▶ What is needed
In the text on C++ FST operations below, restate the paragraph beginning "For the state and arc iterators" more briefly while keeping its main facts.

▶ Selected text
For the state and arc iterators, you will get the greatest efficiency if you specify the most specific FST class as the iterator template argument (e.g., ArcIterator<StdVectorFst> rather than ArcIterator<StdFst> for a known StdVectorFst).

The C++ FST operations come in three general forms:

  • Destructive: When an operation, like Connect, modifies its input, it has the form:
void Connect(MutableFst<Arc> *fst);
  • Constructive: When an operation, like Reverse, creates a new expanded Fst, it has the form:
void Reverse(const Fst<Arc> &infst, MutableFst<Arc> *outfst);
  • Delayed: When an operation, like ComposeFst, creates a lazy-evaluated Fst, it is a new unexpanded Fst class of the form:
ComposeFst<Arc>(const Fst<Arc> &fst1, const Fst<Arc> &fst2); 

Delayed Fsts have constant time-class constructors. When components of delayed Fsts are accessed through the Fst interface, the automaton is built dynamically, just enough to respond to the accesses requested. It is important that the object access conventions are observed for correct operation.

Several operations, like Union, come in more than one of the above forms.

▶ Given data
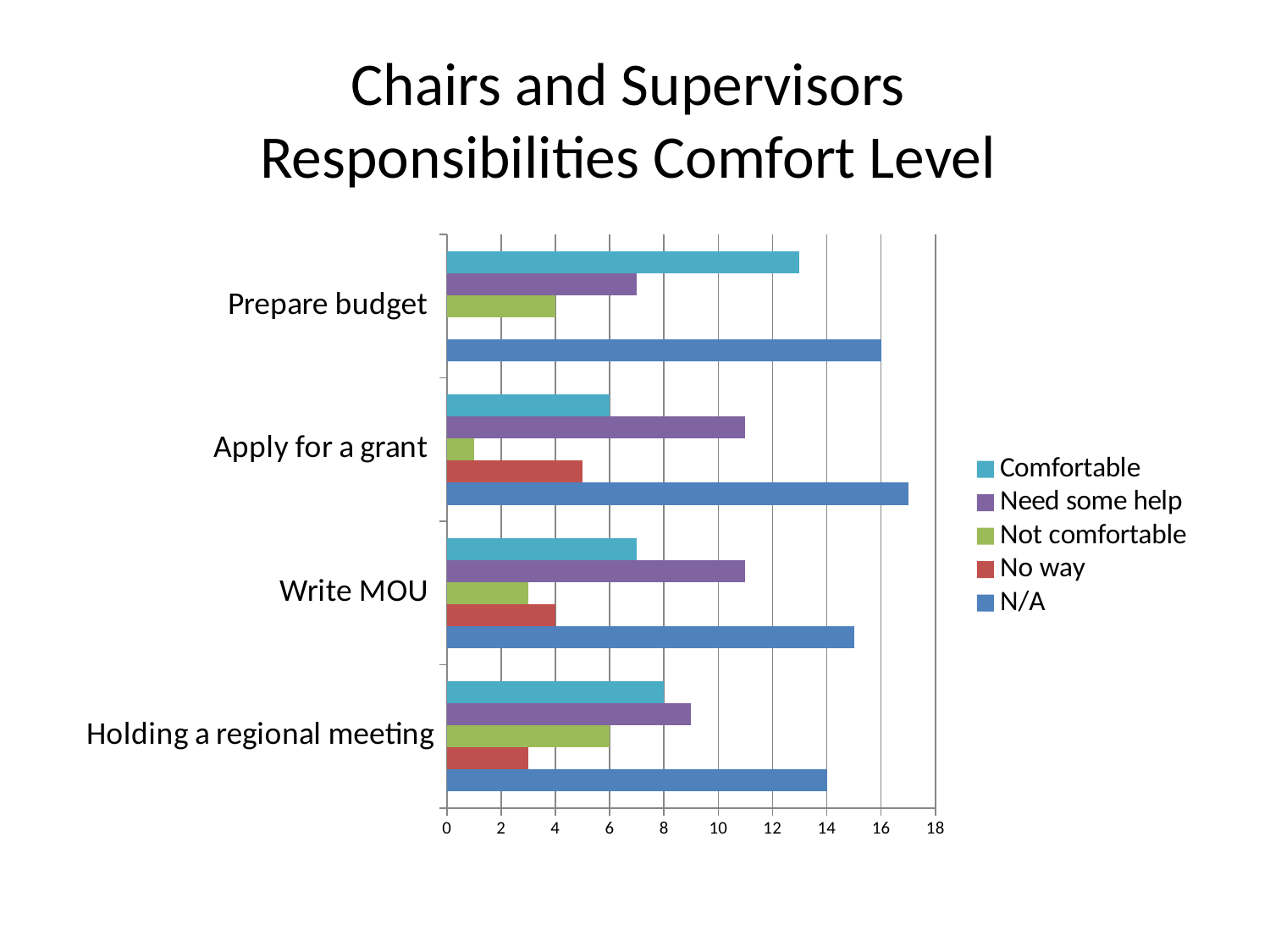
What is the Comfortable value for Holding a regional meeting? 8 Is the Comfortable value for Prepare budget greater or less than 12? greater What is the N/A value for Holding a regional meeting? 14 Which category has the highest Comfortable value? Prepare budget How many responsibility categories are shown on the chart? 4 Which is larger for Write MOU, the Need some help value or the Comfortable value? Need some help What kind of chart is shown on the slide? bar chart What is the N/A value for Prepare budget? 16 What is the Not comfortable value for Prepare budget? 4 Is the Not comfortable value for Apply for a grant greater or less than 2? less Which category has the highest N/A value? Apply for a grant How many series does the legend list? 5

▶ Task solution
State and arc iterators run most efficiently when their template argument is the most specific FST class, for example ArcIterator<StdVectorFst> instead of ArcIterator<StdFst> for a known StdVectorFst.